STORED ROWS ->
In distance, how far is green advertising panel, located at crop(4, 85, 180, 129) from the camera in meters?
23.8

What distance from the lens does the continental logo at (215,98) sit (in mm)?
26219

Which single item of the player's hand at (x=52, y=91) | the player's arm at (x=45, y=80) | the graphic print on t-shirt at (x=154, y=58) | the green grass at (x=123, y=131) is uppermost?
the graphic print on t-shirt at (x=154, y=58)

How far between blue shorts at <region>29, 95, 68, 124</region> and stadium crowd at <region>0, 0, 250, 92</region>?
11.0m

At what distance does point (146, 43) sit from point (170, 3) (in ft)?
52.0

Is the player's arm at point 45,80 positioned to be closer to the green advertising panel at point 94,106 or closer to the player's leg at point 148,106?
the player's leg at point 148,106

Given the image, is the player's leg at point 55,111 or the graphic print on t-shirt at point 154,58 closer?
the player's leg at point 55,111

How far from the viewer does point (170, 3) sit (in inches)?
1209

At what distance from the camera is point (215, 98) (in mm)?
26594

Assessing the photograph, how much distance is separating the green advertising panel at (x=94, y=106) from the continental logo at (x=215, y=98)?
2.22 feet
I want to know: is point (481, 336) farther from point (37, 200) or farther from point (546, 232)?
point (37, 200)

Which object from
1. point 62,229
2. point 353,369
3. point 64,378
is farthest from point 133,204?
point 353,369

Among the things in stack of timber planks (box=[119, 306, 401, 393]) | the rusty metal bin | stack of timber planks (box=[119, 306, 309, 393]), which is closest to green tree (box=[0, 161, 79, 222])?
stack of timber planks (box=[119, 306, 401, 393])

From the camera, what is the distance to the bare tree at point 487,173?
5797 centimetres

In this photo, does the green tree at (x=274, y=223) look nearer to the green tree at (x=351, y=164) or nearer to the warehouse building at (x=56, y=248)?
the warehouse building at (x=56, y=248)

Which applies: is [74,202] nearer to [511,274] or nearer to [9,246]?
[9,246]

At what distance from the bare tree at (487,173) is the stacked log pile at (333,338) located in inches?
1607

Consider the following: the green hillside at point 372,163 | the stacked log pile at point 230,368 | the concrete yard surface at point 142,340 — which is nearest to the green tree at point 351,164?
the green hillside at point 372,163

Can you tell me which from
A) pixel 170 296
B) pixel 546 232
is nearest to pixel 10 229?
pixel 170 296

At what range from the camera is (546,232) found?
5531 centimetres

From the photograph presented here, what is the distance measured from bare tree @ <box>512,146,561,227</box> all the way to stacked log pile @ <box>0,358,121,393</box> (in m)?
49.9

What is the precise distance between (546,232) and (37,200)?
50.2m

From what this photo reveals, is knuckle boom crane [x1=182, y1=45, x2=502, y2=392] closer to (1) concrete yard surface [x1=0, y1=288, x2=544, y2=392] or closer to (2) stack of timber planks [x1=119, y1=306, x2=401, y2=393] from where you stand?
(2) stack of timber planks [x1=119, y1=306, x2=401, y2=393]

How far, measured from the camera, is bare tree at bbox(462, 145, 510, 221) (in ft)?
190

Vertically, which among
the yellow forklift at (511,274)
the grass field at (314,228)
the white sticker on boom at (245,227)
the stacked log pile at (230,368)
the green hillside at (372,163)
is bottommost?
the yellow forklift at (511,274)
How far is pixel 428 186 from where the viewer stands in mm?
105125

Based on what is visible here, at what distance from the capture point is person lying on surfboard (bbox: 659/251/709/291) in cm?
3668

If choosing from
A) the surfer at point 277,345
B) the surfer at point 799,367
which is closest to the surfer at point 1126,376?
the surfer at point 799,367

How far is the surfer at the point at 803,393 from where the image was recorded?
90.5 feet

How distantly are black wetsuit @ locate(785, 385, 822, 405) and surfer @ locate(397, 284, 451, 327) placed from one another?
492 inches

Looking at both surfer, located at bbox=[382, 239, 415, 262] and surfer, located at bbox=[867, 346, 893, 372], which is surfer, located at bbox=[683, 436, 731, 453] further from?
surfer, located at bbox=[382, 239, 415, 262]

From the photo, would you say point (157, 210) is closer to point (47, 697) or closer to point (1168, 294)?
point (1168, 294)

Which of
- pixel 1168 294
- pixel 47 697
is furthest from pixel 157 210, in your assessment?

SHORT TASK ->
Retype every one of the rows above with no changes at all.

ANSWER TO THIS TASK ->
In distance, how far is green advertising panel, located at crop(4, 85, 180, 129) from the camera in meters?
23.8

What distance from the lens does the continental logo at (215,98) sit (in mm)?
26219

Which single item of the player's hand at (x=52, y=91) | the player's arm at (x=45, y=80) | the graphic print on t-shirt at (x=154, y=58) | the green grass at (x=123, y=131) is uppermost?
the graphic print on t-shirt at (x=154, y=58)

How far between blue shorts at <region>29, 95, 68, 124</region> and stadium crowd at <region>0, 0, 250, 92</region>?
11.0m

At what distance does point (146, 43) sit from point (170, 3) (in ft)?
52.0

Is the player's arm at point 45,80 positioned to be closer to the green advertising panel at point 94,106 or closer to the player's leg at point 148,106?
the player's leg at point 148,106

Given the image, is the player's leg at point 55,111 or the graphic print on t-shirt at point 154,58 closer?
the player's leg at point 55,111

How far from the viewer does point (170, 3) sit (in inches)?
1209

At what distance from the camera is point (215, 98) (in mm)?
26594

Assessing the photograph, how much distance is separating the green advertising panel at (x=94, y=106) from the continental logo at (x=215, y=98)?
2.22 feet
I want to know: is point (481, 336) farther from point (37, 200) or farther from point (546, 232)?
point (37, 200)

Which object from
1. point 62,229
2. point 353,369
3. point 64,378
is farthest from point 133,204?
point 353,369

Among the things in stack of timber planks (box=[119, 306, 401, 393]) | the rusty metal bin | stack of timber planks (box=[119, 306, 309, 393]), which is closest to green tree (box=[0, 161, 79, 222])?
stack of timber planks (box=[119, 306, 401, 393])

From the camera, what is the distance to the bare tree at point 487,173?
5797 centimetres

In this photo, does the green tree at (x=274, y=223) look nearer to the green tree at (x=351, y=164) or nearer to the warehouse building at (x=56, y=248)?
the warehouse building at (x=56, y=248)

Which applies: is [74,202] nearer to [511,274] or nearer to [9,246]?
[9,246]

At what distance from the bare tree at (487,173) is the stacked log pile at (333,338) located in inches?
1607

Consider the following: the green hillside at point 372,163 | the stacked log pile at point 230,368 | the concrete yard surface at point 142,340 — which is nearest to the green tree at point 351,164?
the green hillside at point 372,163

Can you tell me which from
A) pixel 170 296
B) pixel 546 232
is nearest to pixel 10 229?
pixel 170 296

At what range from the camera is (546,232) found?
5531 centimetres

From the photograph presented here, what is the distance measured from bare tree @ <box>512,146,561,227</box> all the way to stacked log pile @ <box>0,358,121,393</box> (in m)?
49.9

What is the precise distance between (546,232) and (37,200)?
50.2m

From what this photo reveals, is knuckle boom crane [x1=182, y1=45, x2=502, y2=392] closer to (1) concrete yard surface [x1=0, y1=288, x2=544, y2=392] or closer to (2) stack of timber planks [x1=119, y1=306, x2=401, y2=393] from where you stand?
(2) stack of timber planks [x1=119, y1=306, x2=401, y2=393]

How far, measured from the camera, is bare tree at bbox(462, 145, 510, 221) (in ft)?
190

Vertically, which among
the yellow forklift at (511,274)
the grass field at (314,228)
the white sticker on boom at (245,227)
the stacked log pile at (230,368)
the green hillside at (372,163)
is bottommost?
the yellow forklift at (511,274)
How far is pixel 428 186 from where the viewer stands in mm?
105125

Based on what is visible here, at what distance from the capture point is person lying on surfboard (bbox: 659/251/709/291) in cm?
3668

If choosing from
A) the surfer at point 277,345
B) the surfer at point 799,367
which is closest to the surfer at point 1126,376?
the surfer at point 799,367

How far is the surfer at the point at 803,393 from where the image was recorded?
90.5 feet

How distantly are black wetsuit @ locate(785, 385, 822, 405) and surfer @ locate(397, 284, 451, 327) placed from one another?
492 inches

Looking at both surfer, located at bbox=[382, 239, 415, 262] and surfer, located at bbox=[867, 346, 893, 372], which is surfer, located at bbox=[683, 436, 731, 453] further from?
surfer, located at bbox=[382, 239, 415, 262]

From the photo, would you say point (157, 210) is closer to point (47, 697) or closer to point (1168, 294)?
point (1168, 294)

Which of
- pixel 1168 294
- pixel 47 697
is furthest from pixel 157 210, in your assessment?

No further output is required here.